I assume you are speaking of cleaning PCBs with a brush and a small bottle of alcohol, or sometimes in an open top cleaning machine of some sort. In that case, you will find there are at three main problems with alcohol:
First, alcohol is "hygroscopic." This means it absorbs water from the air, which dilutes the alcohol and weakens its ability to clean. Alcohol also is often diluted commercially by 20% or more, to keep the price down.
This dramatically reduces its cleaning strength. Using weak, water-filled alcohol is a bad process that can lead to labor-intensive cleaning. Make sure you specify the purest, most water-free alcohol you can find.
Secondly, alcohol is a very weak cleaner. It has a low Kb value and it saturates with flux residues at 2% by weight. So it takes a lot of solvent to successfully clean a typical circuit board. It's not the cost of the solvent that is the issue -- it's the cost of time lost cleaning inefficiently. So here are some steps you can take that will help cleaning work better:
Use clean bottles and clean brushes, and make sure your techs clean both items daily.
Make the techs clean with the board held at an angle, so the excess solvent runs off the board and doesn't stay and redeposit the contamination. If the solvent stays on the board, you're going to have dirty boards no matter how much the techs scrub.
Provide the techs with clean, lint-free wipes to absorb alcohol and flux residues. Make sure they use them, and dispose of them, rather than re-using them.

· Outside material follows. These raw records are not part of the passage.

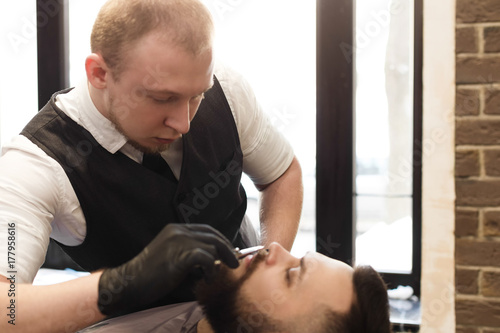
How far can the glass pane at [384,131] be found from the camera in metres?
2.23

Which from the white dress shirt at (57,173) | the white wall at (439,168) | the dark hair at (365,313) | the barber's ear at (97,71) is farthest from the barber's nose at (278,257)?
the white wall at (439,168)

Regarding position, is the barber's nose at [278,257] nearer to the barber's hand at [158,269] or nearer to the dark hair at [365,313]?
the dark hair at [365,313]

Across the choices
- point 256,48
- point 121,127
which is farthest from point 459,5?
point 121,127

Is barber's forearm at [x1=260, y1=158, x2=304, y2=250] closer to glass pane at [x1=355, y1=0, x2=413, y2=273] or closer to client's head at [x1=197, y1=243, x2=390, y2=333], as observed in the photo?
client's head at [x1=197, y1=243, x2=390, y2=333]

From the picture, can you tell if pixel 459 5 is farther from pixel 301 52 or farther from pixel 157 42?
pixel 157 42

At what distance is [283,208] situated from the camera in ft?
5.70

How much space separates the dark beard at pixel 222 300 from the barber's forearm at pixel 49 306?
323 mm

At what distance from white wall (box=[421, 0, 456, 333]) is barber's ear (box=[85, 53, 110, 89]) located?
1055 millimetres

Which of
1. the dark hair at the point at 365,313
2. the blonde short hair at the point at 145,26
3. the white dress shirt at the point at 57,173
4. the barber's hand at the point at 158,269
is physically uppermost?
the blonde short hair at the point at 145,26

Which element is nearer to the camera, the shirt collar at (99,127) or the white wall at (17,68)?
the shirt collar at (99,127)

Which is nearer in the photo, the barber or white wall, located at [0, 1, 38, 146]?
the barber

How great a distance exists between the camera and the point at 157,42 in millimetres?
1240

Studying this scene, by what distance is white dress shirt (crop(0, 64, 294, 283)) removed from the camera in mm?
1208

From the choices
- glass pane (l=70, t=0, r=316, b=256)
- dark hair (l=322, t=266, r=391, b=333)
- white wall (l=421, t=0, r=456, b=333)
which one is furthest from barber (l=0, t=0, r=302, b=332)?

Consider upgrading to a more powerful solvent, a more sophisticated dispensing system and/or even an automated cleaner for faster, more reliable cleaning.
Special Note: In Circuits Assembly Magazine in Dec. 2007, Mr. Terry Munson published a detailed cleanliness study using SIR benchmarks. He found that cleaning using the "dip-and-brush" process actually made the boards dirtier and more prone to premature failure. So if this is your plan, well, maybe you should re-think it.
Most people using alcohol develop problems with white residues, especially when cleaning lead-free materials. If these residues are streaky lines across the board, your techs are not rinsing thoroughly. Have them re-clean the board. But if the residues are an even, smooth layer of white film across a large area this usually indicates you have the wrong solvent for that flux. You will need to upgrade to a stronger solvent and the problem will go away.
Now, about worker safety. This is the third weakness of alcohol cleaners. Alcohol has a flashpoint of about 15 degrees C -- around room temperature. In the U.S., anything with a flashpoint below 55 degrtees F / 15 degrees C is considered "extremely flammable" and a significant safety hazard. Do not use these cleaners in open-topped degreasers. Do not use them in uncontrolled aerosol sprays.
Do not use them in open trays where they might spill. Do use them with good ventilation and keep fire extinguishers available in every area where they are used. Remember, alcohol burns with an invisible flame! You can walk right into a alcohol fire and never see the flames. This makes it, in my mind, an extremely poor choice when so many other, stronger and safer options are available.